Composite quantum systems and environment-induced heating

TL;DR

This paper investigates a heating mechanism in composite quantum systems, especially in trapped ions and similar setups, which limits cooling efficiency and could explain high temperatures in phenomena like sonoluminescence.

Contribution

It highlights a universal heating process in composite quantum systems coupled to different environments, with implications for quantum cooling and high-temperature phenomena.

Findings

Identifies a heating mechanism affecting laser cooling in trapped ions.

Suggests similar heating effects may occur in other quantum systems like sonoluminescence.
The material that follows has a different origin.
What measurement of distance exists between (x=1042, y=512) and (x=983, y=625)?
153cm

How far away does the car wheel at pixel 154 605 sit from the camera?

Proposes designing systems that emit photons without external driving.

Abstract

In recent years, much attention has been paid to the development of techniques which transfer trapped particles to very low temperatures. Here we focus our attention on a heating mechanism which contributes to the finite temperature limit in laser sideband cooling experiments with trapped ions. It is emphasized that similar heating processes might be present in a variety of composite quantum systems whose components couple individually to different environments. For example, quantum optical heating effects might contribute significantly to the very high temperatures which occur during the collapse phase in sonoluminescence experiments. It might even be possible to design composite quantum systems, like atom-cavity systems, such that they continuously emit photons even in the absence of external driving.